Un parfum de café racis, une bibliothèque remplie d’essais critiques, un vélo électrique garé devant un immeuble haussmannien rénové.

Il conjugue deux mondes et le confort bourgeois et la posture bohème de sa petite personne. Il possède, mais il questionne la possession. Il réussit, mais il théorise la critique de la réussite. Il vit très bien dans le système… tout en expliquant pourquoi le système est problématique.

Social-démocrate de salon

Son terrain naturel ? La réforme douce.
Changer le monde, oui, mais avec subventions, rapports parlementaires et tribunes dans les hebdomadaires culturels. Il croit à l’égalité, à la redistribution, à l’État stratège… tant que l’addition ne touche pas trop son quartier gentrifié.

Il vote pour l’équité, milite pour la mixité… et s’étonne que les loyers explosent autour de lui.

Progressisme haute définition

Le bobo parle en concepts.
Intersectionnalité au brunch.
Déconstruction au dîner.
Inclusion en story Instagram.

Il est persuadé que le monde peut être réparé par une réforme du langage, une meilleure représentation et quelques hashtags bien calibrés.
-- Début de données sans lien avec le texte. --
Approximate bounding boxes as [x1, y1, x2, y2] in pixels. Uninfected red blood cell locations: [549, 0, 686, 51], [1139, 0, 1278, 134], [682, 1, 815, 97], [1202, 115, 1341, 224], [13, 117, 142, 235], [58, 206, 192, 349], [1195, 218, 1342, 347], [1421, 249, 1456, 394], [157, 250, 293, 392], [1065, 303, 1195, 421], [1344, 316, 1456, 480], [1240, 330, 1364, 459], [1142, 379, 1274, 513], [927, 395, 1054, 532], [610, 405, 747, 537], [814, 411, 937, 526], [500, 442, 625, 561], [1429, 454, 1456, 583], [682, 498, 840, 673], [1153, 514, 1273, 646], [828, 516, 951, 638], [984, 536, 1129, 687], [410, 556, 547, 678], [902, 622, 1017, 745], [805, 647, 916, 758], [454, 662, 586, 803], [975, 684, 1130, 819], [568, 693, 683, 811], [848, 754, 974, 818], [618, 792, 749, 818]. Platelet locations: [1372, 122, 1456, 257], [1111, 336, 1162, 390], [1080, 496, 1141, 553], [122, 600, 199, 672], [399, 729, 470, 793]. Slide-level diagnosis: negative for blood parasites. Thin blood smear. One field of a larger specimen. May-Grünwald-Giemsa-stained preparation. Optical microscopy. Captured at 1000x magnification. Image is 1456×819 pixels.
Le réel, lui, reste parfois moins coopératif que les théories.

Révolution… culturelle

Il ne rêve pas d’usines collectivisées.
Il préfère reprogrammer les mentalités.
Changer les récits.
Réécrire les normes.

La lutte n’est plus sur les chaînes de montage, mais dans les symboles, les mots, les codes sociaux. La barricade est devenue narrative.

Anticlérical, mais version lifestyle

Il ne brûle pas les églises, il les transforme en espaces d’exposition contemporaine.
Il ne combat pas la foi, il la relativise, l’analyse, la déconstruit.

Son credo est anti religieux, c’est moral, culturel, sociétal. Une éthique séculière qui remplace les valeurs d’hier par ces dogmes du soit disant progrès permanent.

Le paradoxe central

Le bobo incarne une contradiction vivante, anti-capitaliste mais propriétaire, égalitariste mais élitaire culturellement, rebelle institutionnalisé,contestataire subventionné.

Il ne domine pas forcément le monde, mais il influence son vocabulaire.
Il ne détient pas toujours le pouvoir, mais il façonne le débat.

En résumé :
Le bobo ne renverse pas la table.
Il change la nappe, choisit une vaisselle plus éthique… et explique pourquoi l’ancienne était problématique.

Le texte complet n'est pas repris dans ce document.